▶ _YOUR OBJECTIVE_
Reproduce the part of the gardening and farming text from "When you start" up to and including "on his agenda.", word for word.

▶ _SOURCE EXTRACT_
[BEGIN]

Barber’s piece emphasizes how the home gardener, the natural farmer, and the industrial agricultural producer can all be thought of as being “one very large farm.”

When you start a garden, no matter how small, you become part of an agricultural network that binds you to other farmers and gardeners.

via OP-ED CONTRIBUTOR – You Say Tomato, I Say Agricultural Disaster – NYTimes.com.

He goes on to describe some educational and technological options that can help avoid similar disasters in the future. He advocates for extended Extension services so that eager home gardeners can acquire more of the expertise farmers spend a lifetime accumulating. He urges people to raise from seed or buy starters from local growers, not nationwide chains–a starter plant that travels thousands of miles to your big box store is no different than having your tomato travel that distance.  Naturally breeding tomatoes for blight resistance is also on his agenda.

But there is more that can be done.

[END]

▶ _EXTRACTED MATERIAL_
[BEGIN]

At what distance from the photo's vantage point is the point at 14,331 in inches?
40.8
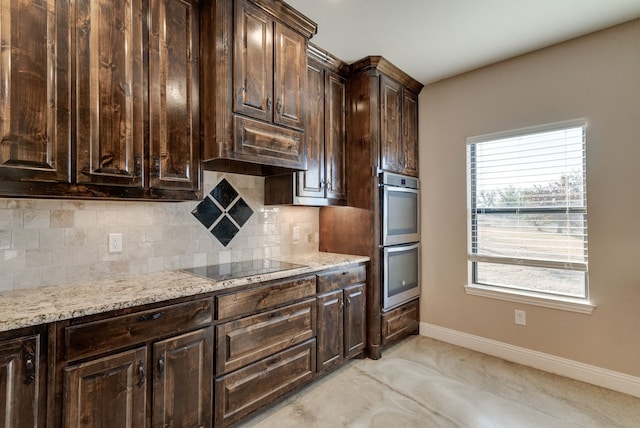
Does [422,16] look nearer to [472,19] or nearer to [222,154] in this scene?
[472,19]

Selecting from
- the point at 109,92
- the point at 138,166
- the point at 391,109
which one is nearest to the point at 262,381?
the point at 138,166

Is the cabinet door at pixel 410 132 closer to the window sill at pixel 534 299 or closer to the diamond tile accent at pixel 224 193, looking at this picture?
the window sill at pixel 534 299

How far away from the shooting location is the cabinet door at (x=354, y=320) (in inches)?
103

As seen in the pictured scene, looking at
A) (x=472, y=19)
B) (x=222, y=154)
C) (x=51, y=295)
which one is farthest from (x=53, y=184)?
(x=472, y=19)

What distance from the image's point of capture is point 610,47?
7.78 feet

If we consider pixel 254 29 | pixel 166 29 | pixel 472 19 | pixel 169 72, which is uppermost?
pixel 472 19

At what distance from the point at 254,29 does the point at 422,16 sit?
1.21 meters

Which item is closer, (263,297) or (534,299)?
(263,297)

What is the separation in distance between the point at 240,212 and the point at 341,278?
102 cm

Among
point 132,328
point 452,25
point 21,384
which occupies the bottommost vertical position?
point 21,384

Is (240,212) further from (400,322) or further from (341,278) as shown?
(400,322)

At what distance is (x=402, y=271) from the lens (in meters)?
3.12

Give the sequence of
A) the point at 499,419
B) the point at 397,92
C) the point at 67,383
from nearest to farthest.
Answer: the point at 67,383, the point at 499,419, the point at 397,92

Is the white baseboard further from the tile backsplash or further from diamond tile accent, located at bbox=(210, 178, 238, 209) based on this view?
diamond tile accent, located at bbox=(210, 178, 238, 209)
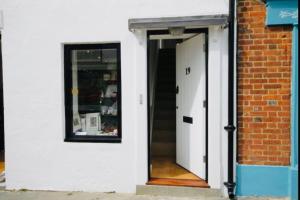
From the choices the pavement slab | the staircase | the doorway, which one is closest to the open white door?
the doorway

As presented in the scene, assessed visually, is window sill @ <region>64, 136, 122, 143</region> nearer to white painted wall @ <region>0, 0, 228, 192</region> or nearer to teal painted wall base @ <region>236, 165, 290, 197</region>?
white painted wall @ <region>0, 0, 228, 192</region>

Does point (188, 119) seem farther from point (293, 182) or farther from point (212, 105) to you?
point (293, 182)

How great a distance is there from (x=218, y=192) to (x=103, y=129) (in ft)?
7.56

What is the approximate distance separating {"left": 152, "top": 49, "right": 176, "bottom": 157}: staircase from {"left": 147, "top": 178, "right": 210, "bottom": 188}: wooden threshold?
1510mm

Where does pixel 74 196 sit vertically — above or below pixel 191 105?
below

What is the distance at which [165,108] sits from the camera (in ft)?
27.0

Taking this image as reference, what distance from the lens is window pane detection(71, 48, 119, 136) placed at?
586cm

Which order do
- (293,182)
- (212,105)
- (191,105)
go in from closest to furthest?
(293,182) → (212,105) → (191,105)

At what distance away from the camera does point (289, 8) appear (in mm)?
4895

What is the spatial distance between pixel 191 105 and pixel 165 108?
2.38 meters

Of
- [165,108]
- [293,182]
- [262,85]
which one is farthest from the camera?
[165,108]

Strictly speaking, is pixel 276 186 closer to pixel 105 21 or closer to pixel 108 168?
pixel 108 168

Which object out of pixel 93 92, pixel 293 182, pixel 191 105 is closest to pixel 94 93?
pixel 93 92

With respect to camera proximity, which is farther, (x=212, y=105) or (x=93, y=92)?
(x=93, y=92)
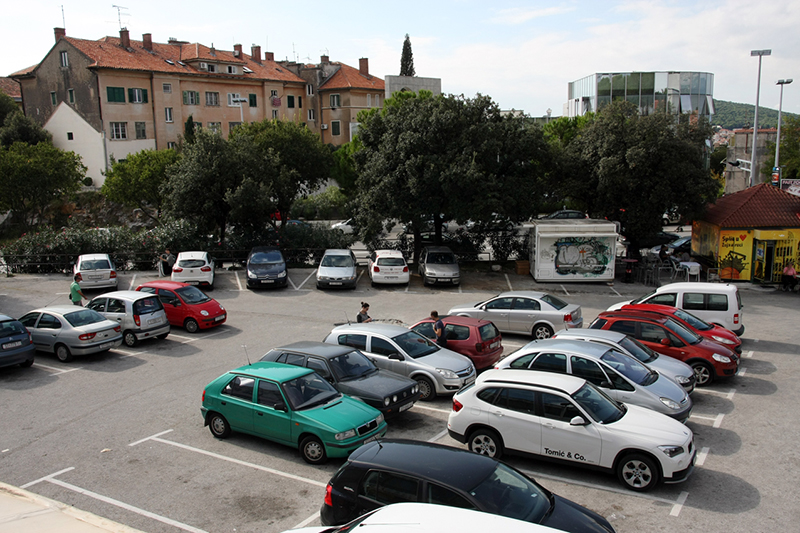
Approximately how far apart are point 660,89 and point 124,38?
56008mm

[END]
[BEGIN]

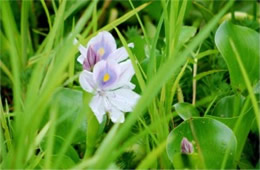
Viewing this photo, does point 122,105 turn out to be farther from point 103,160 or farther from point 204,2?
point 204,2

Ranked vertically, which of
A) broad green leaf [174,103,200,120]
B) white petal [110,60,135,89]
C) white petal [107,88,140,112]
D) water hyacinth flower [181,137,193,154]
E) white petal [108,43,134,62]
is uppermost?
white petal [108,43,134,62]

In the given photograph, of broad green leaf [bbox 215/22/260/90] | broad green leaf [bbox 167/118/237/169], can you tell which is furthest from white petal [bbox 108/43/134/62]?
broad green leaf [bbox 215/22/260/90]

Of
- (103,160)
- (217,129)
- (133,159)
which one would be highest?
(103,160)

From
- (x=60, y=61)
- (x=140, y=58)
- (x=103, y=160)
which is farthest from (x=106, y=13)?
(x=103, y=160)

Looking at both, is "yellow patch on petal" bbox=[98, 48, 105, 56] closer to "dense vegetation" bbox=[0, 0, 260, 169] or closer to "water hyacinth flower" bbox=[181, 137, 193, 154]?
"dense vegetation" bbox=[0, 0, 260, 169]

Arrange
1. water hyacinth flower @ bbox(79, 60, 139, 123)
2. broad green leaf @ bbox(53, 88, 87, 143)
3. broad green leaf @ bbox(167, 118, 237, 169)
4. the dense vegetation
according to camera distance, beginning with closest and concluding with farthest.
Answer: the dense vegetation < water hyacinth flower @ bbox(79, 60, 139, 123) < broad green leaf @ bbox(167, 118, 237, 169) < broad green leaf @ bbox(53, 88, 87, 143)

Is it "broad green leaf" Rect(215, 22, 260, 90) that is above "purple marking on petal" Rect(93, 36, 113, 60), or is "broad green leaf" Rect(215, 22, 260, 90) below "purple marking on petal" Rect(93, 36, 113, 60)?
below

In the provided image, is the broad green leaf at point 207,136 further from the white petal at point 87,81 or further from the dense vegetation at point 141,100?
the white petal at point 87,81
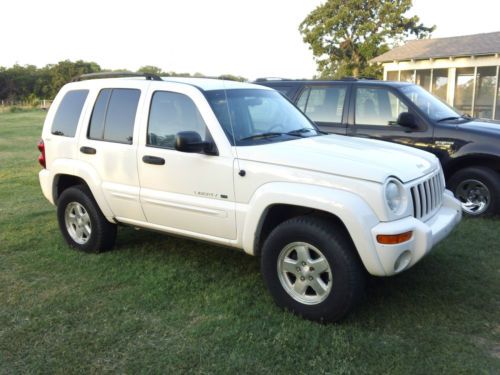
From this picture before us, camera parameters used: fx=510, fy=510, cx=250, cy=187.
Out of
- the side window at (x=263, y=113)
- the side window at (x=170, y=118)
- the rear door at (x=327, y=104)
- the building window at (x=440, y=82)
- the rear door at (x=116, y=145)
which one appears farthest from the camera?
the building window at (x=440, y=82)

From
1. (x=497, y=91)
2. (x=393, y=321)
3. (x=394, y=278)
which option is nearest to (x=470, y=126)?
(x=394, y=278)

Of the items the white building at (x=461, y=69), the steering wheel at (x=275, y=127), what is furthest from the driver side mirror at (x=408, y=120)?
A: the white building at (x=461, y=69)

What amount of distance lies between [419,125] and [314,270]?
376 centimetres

[END]
[BEGIN]

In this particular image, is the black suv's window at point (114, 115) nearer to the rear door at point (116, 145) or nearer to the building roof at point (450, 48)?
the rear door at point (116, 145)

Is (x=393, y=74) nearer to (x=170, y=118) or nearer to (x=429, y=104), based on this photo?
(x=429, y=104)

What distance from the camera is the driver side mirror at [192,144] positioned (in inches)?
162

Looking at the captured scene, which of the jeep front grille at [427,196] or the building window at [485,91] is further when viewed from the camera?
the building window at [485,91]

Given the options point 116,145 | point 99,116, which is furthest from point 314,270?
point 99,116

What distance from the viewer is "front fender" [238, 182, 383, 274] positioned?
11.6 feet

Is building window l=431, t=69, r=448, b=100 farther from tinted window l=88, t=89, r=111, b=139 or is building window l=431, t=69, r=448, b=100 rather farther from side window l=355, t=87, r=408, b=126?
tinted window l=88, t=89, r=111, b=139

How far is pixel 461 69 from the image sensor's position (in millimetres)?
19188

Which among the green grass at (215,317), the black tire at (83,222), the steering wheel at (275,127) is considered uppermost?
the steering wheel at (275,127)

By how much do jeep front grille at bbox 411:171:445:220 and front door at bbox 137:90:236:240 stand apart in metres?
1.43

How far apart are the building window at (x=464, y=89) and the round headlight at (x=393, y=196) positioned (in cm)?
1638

[END]

▶ _FINISHED EXERCISE_
When you start a garden, no matter how small, you become part of an agricultural network that binds you to other farmers and gardeners.

via OP-ED CONTRIBUTOR – You Say Tomato, I Say Agricultural Disaster – NYTimes.com.

He goes on to describe some educational and technological options that can help avoid similar disasters in the future. He advocates for extended Extension services so that eager home gardeners can acquire more of the expertise farmers spend a lifetime accumulating. He urges people to raise from seed or buy starters from local growers, not nationwide chains–a starter plant that travels thousands of miles to your big box store is no different than having your tomato travel that distance.  Naturally breeding tomatoes for blight resistance is also on his agenda.